PARCOMS-Motor was developed using two different datasets (natural history and clinical trial placebo arms) to optimize motor decline assessment in patients with untreated PD.

There is considerable interest in improving the sensitivity of Parkinson’s disease (PD) measures to adequately capture the effect of disease modifying therapies.

Subjects with confirmed PD naïve to dopaminergic treatment from the Parkinson’s Progression Markers Initiative (PPMI) and the Critical Path for Parkinson’s (CPP) datasets were included in the analysis. Items from MDS-UPDRS Parts II and III were selected and weighted based on responsiveness to clinical decline using partial least square regression. The responsiveness of PARCOMS-Motor was measured using a 1-year mean-to-standard-deviation ratio (MSDR), a ratio of signal-to-noise with higher values indicating better sensitivity.

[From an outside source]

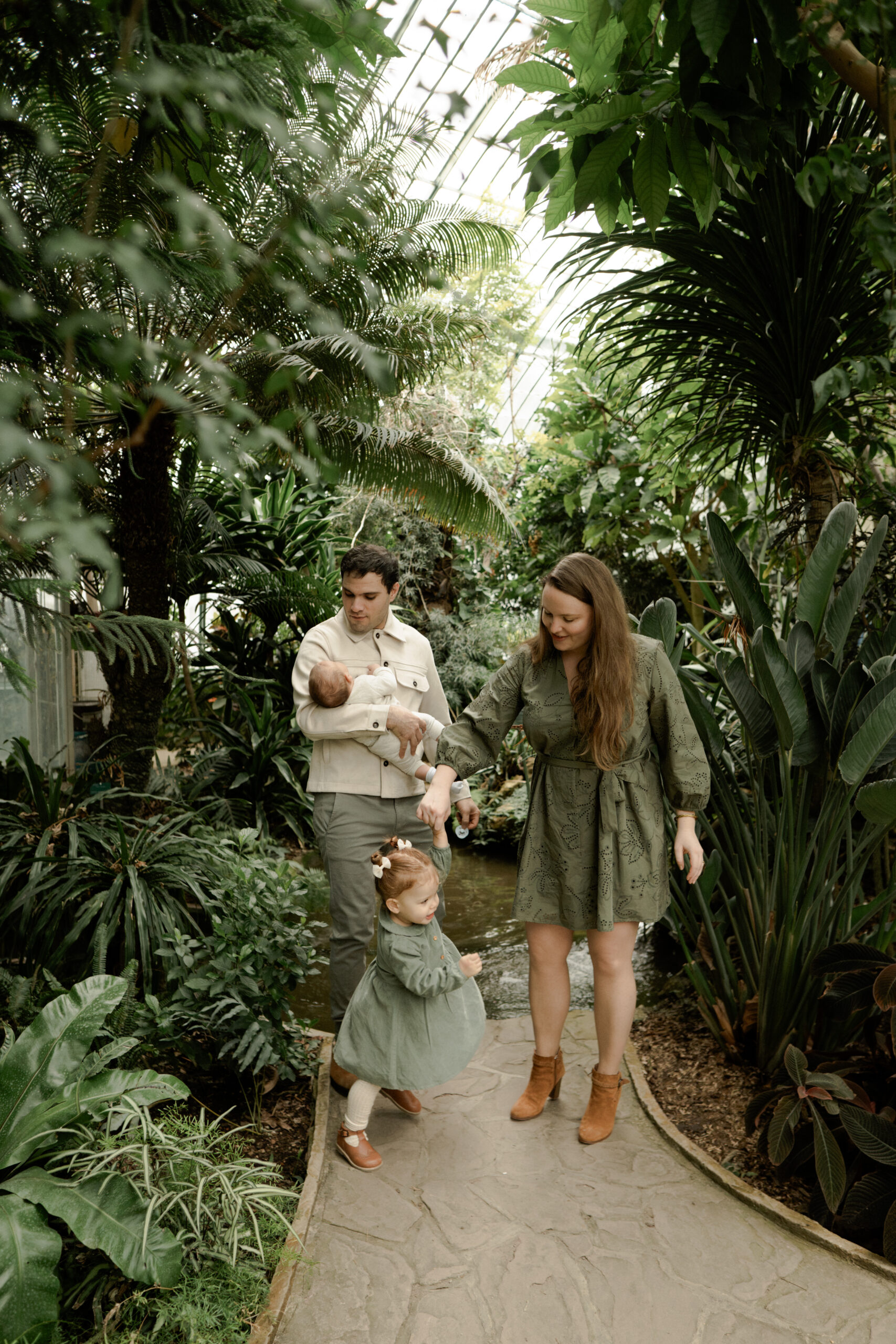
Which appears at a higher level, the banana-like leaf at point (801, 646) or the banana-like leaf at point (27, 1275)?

In PARCOMS-Motor, 34 of the 46 items from the MDS-UPDRS Parts II and III were retained in either the CPP or PPMI derived composite scales: 17 (50%) were retained in both the PPMI and the CPP derived composite scales; six (18%) were included only in the CPP composite scale; and 11 (32%) were retained only in the PPMI scale. Items retained in both PPMI and CPP derived scales predominantly measured irregular/involuntary movement (including items capturing bradykinesia, tremor and rigidity) concepts. In both scales, activities of daily living and oral dysfunction items had similar weights. In PARCOMS-Motor there was a 13.1% and 27.5% increase in the MSDR compared to the original scales, for PPMI and CPP respectively.

More responsive scales were derived from the MDS-UPDRS motor items using two distinct data sources. The two PARCOMS-Motor scales were not entirely consistent, which may be explained by differences in disease characteristics of patients enrolled in clinical trials versus natural history datasets.